We undoubtedly need more female characters in media, however, YA fiction is an exception. YA fiction actually does have a lot of female leads: 65% of YA fiction published in 2014 featured a female protagonist. Considering that the genre is dominated by women, girls in these books still aren’t being presented as three-dimensional, complex people. In fantasy and dystopia, a certain type of girl has emerged: the strong female character. They’re the tough, fierce, fighting sort. You’ll see this character often rejects and has contempt for femininity. She doesn’t cry; she doesn’t really show much emotion. This kind of one-dimensional character dominates bookshelves.
We as a society equate femininity and emotion with weakness, and the media we consume reflects this. Even in a niche mostly inhabited by teen girls, like YA, we still aren’t seeing ourselves as we are: complex, vivid people. We’re told we need to be able to throw a punch to be strong and that “being like other girls" is a bad thing. If you’re tired of the way that girls are depicted in books, here are six that break the mold. Some of these girls fight demons and corrupt governments and some fall in love. Some embrace femininity and some reject it. Some are outgoing and some would rather stay home with a book. All of them are three-dimensional, colorful, flawed, and lovable.
The Infernal Devices by Cassandra Clare
The love triangle in this series may put you off initially. Don’t let it. With the Victorian setting, fantasy/mythology elements, and a twisted villain to deal with, the love triangle doesn’t overpower the series at all. The Infernal Devices is a beautiful trilogy with one of the best heroines I’ve ever read about: Tessa Gray. Unlike most protagonists in fantasy YA, Tessa isn’t really a fighter and she’s rarely in fight scenes, but that doesn’t make her boring. Tessa’s strength lies more in her intelligence, curiosity, and kindness.
Fangirl by Rainbow Rowell
Rainbow Rowell’s Fangirl is relatable to anyone who has ever really, really loved a book. The main character, Cath Avery, suffers from severe anxiety, and writes fanfiction to cope. She also struggles with family issues: an unstable father, a party-girl twin who develops problems with alcohol, and an absentee mother who decides to make a reappearance after more than a decade. Cath isn’t strong in a traditional sense, but she’s smart, creative, and incredibly lonely. Her story is poignant and bittersweet, and will resonate with anyone dealing with anxiety.

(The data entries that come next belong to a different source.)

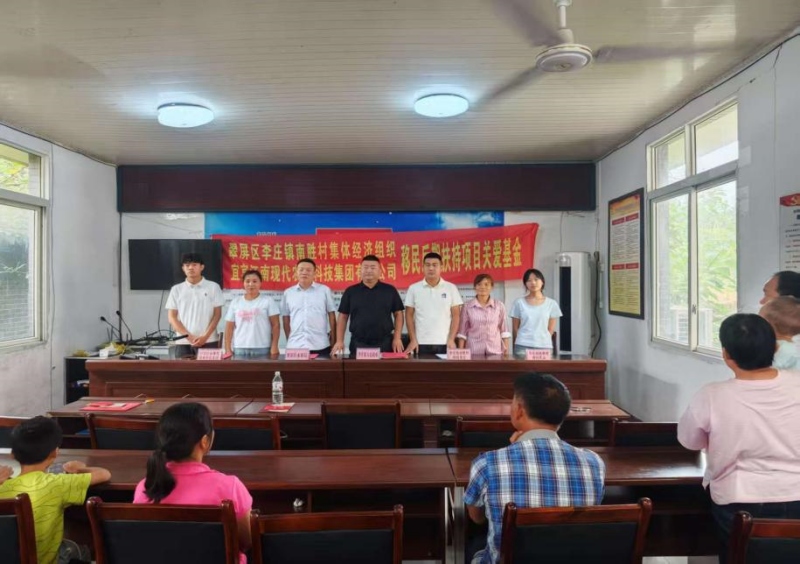 1755850120269595.jpg 图片3.jpg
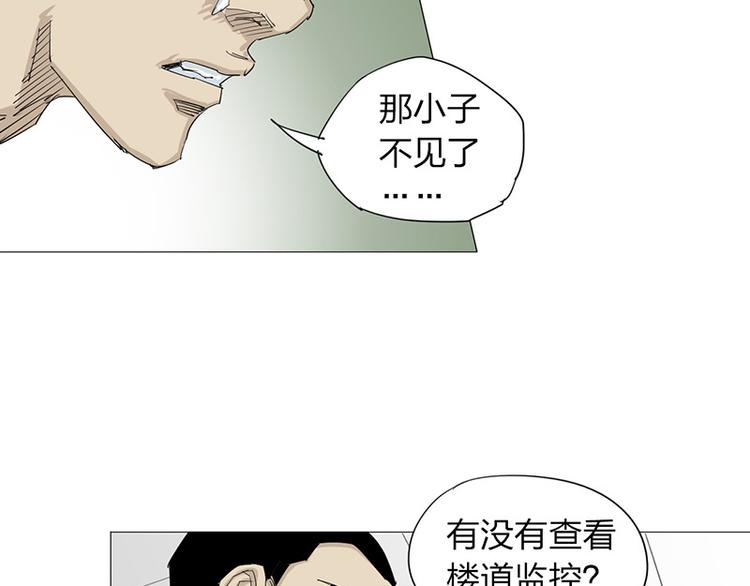 第11话 失踪44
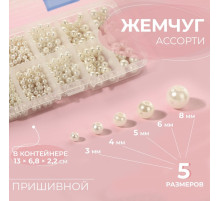 Жемчужные бусины, пришивные, d=3/4/5/6/8 мм, в органайзере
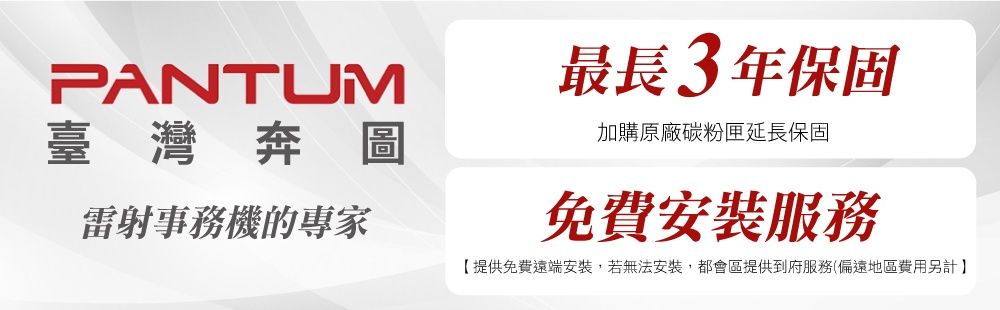 PANTUM臺灣奔圖雷射事務機的專家最長3年保固加購原廠碳粉匣延長保固免費安裝服務【提供免費遠端安裝,若無法安裝,都會區提供到府服務(偏遠地區費用另計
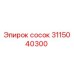 Оригинальный сосок 3115040300 Epiroc для горнодобывающей техники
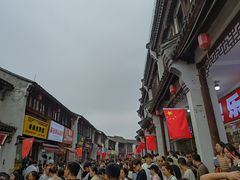 -衣裳街历史文化街区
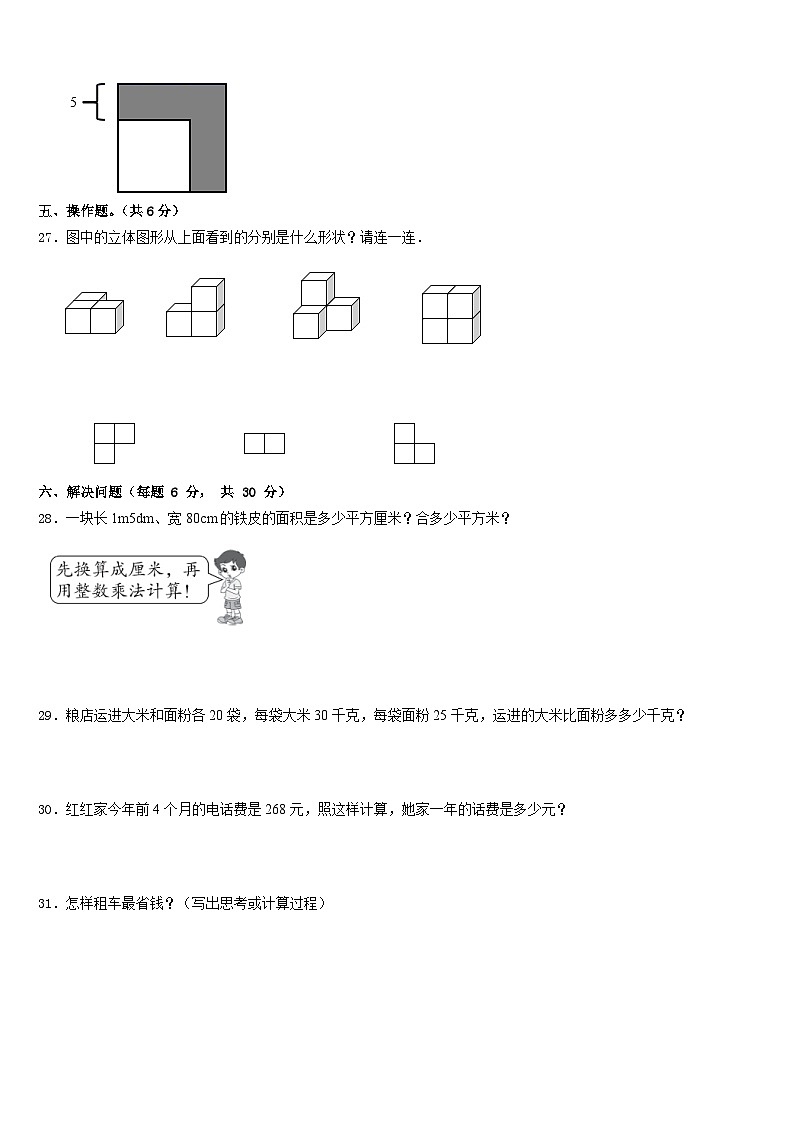 2022-2023学年河南省中牟县四年级数学第二学期期末学业质量监测试题含答案第3页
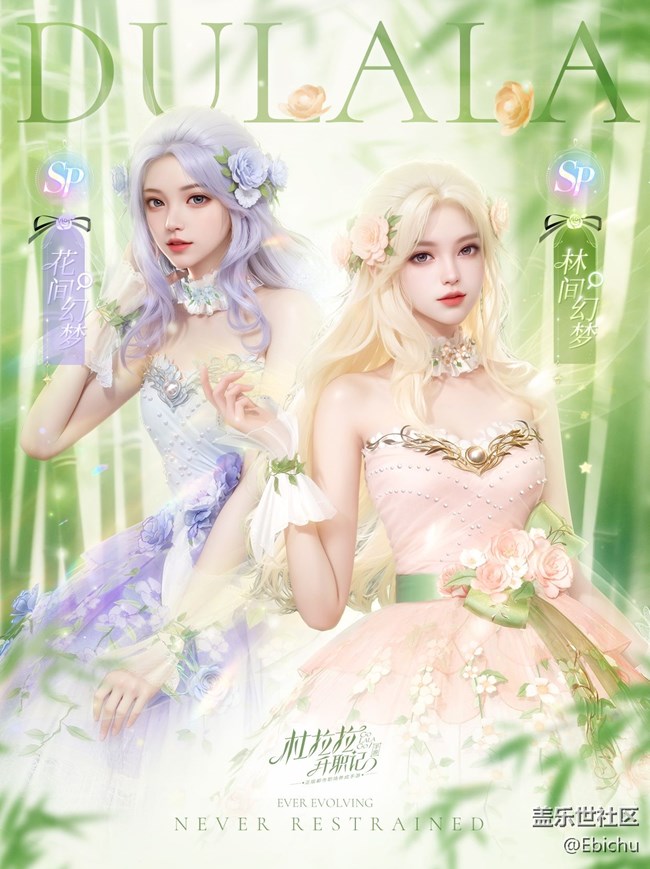 【杜拉拉升職記】全新SP時(shí)裝丨仙林搖風(fēng) 于時(shí)同長(zhǎng)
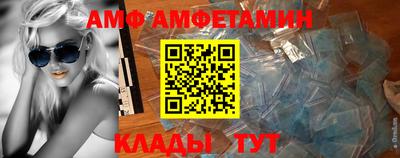 кокаин перу Аргун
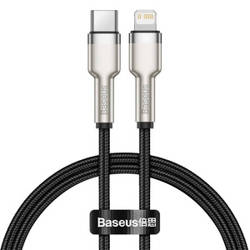 KABEL USB-C DO LIGHTNING BASEUS CAFULE, PD, 20W, 0,25M (CZARNY)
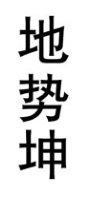 Trademark Huruf kanji dibaca di shi kun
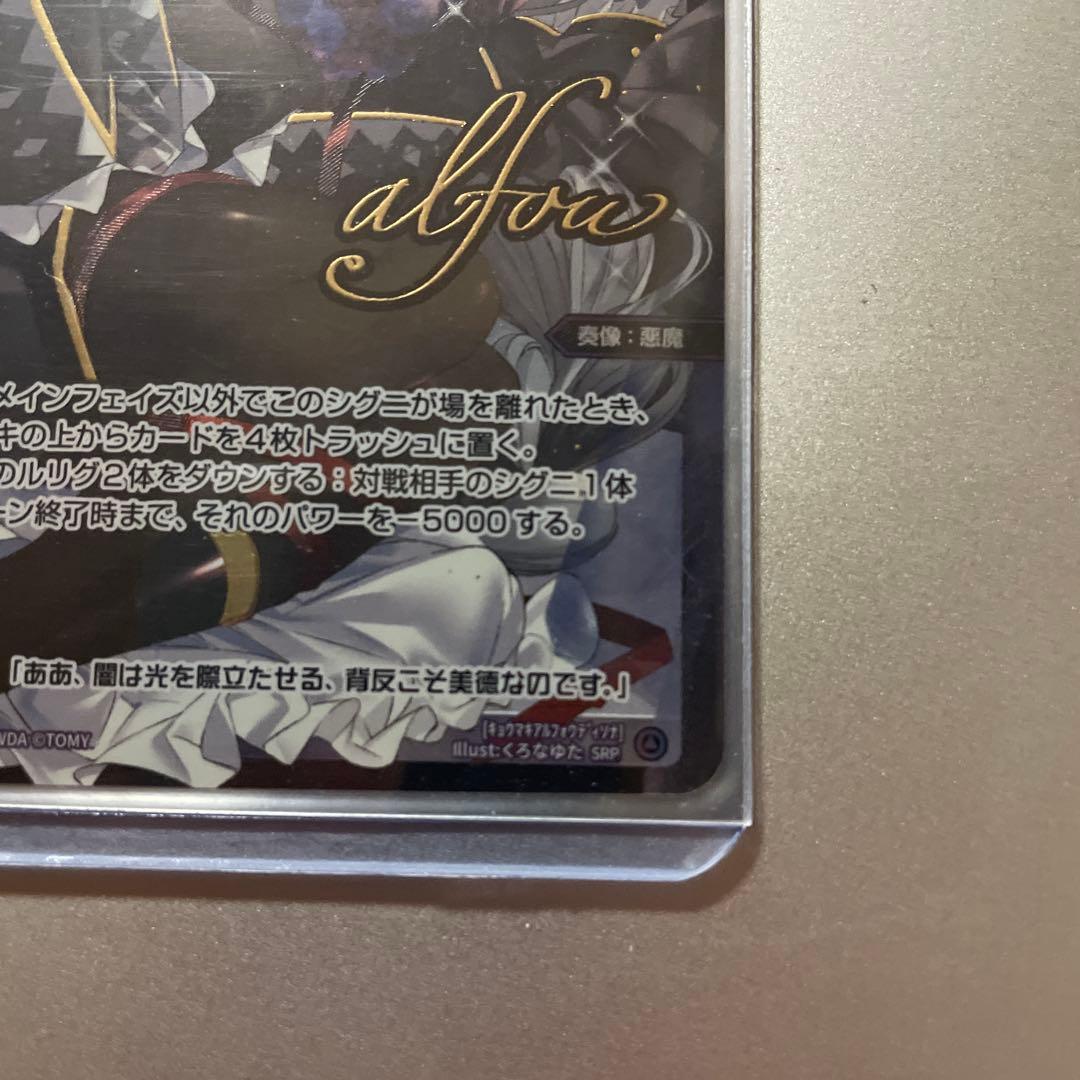 ウィクロス 凶魔姫 アルフォウ//ディソナ SRP サイン 交換対応品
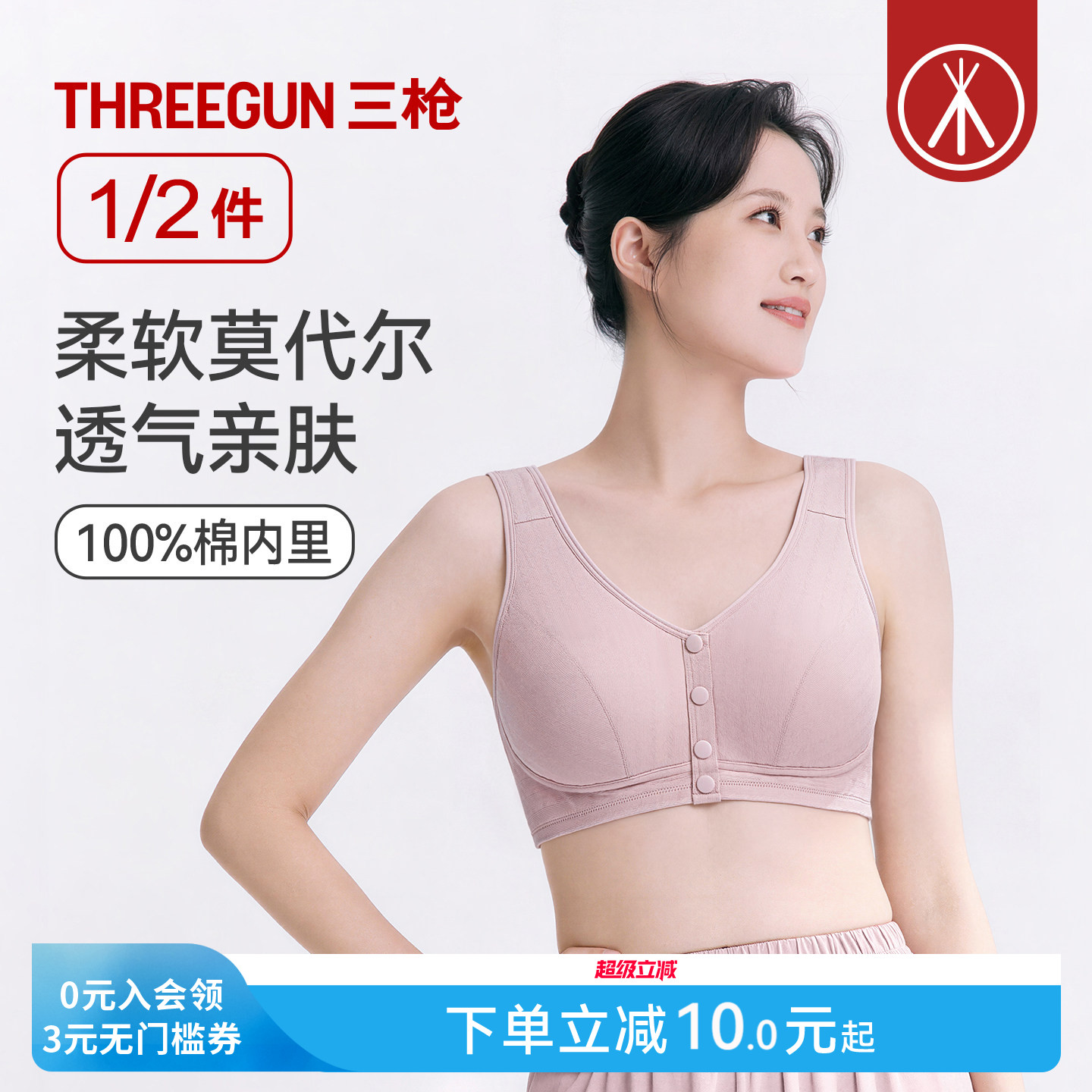 [1/2件]三枪前扣文胸无钢圈中老年妈妈柔软莫代尔大码棉背扣胸罩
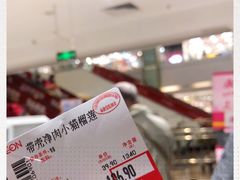 -AEON永旺(东方宝泰店)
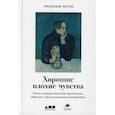 russische bücher: Рэндольф Несси - Хорошие плохие чувства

Ten Things I Can See From Here by Carrie Mac
Ten Things I Can See From Here focuses on Maeve Glover, another character with severe anxiety. Though she has that in common with Cath (Fangirl), Maeve is a distinct character. After her mother moves to Haiti for six months, Maeve moves in with her father in Vancouver, where she has to cope with new worries, such as her step-mother’s upcoming home birth.
At the same time, Maeve meets Salix, a musician. Her romance with Salix is a bright spot, but it is never presented as a “cure." Maeve’s anxiety and her eventual triumph are amazing and her voice is unflinching, honest, and occasionally funny.
Girl Mans Up by M.E. Girard
Pen Oliveira, a sixteen-year-old girl, is unabashedly a tomboy. All she wants is to be the kind of girl she’s always been, but her old-world Portuguese parents are putting pressure on her to be more feminine and her best friend Colby is forcing her to help him pick up girls. When she starts a relationship with a girl Colby had designated as his next target, it puts more strain between them.
This book does a great job of examining gender, sexuality, family, and friendship. Pen is a flawed character who starts off in the wrong crowd and struggles to cut ties. She doesn’t always make the right decisions, but she tries until she gets it right.
Beauty Queens by Libba Bray
Beauty Queens doesn’t have just one or two female characters. It has fifty! Libba Bray does a fantastic job with a large cast of wildly different and interesting characters. This book includes a trans character, gay characters, several characters of color, and a deaf character, all of whom have a chance to narrate.
When fifty teen pageant contestants are stranded on a deserted island after a plane crash, they have to work together to survive and hone their pageant skills. Beauty Queens is a satire, but it deals with serious issues, such as racism and sexism.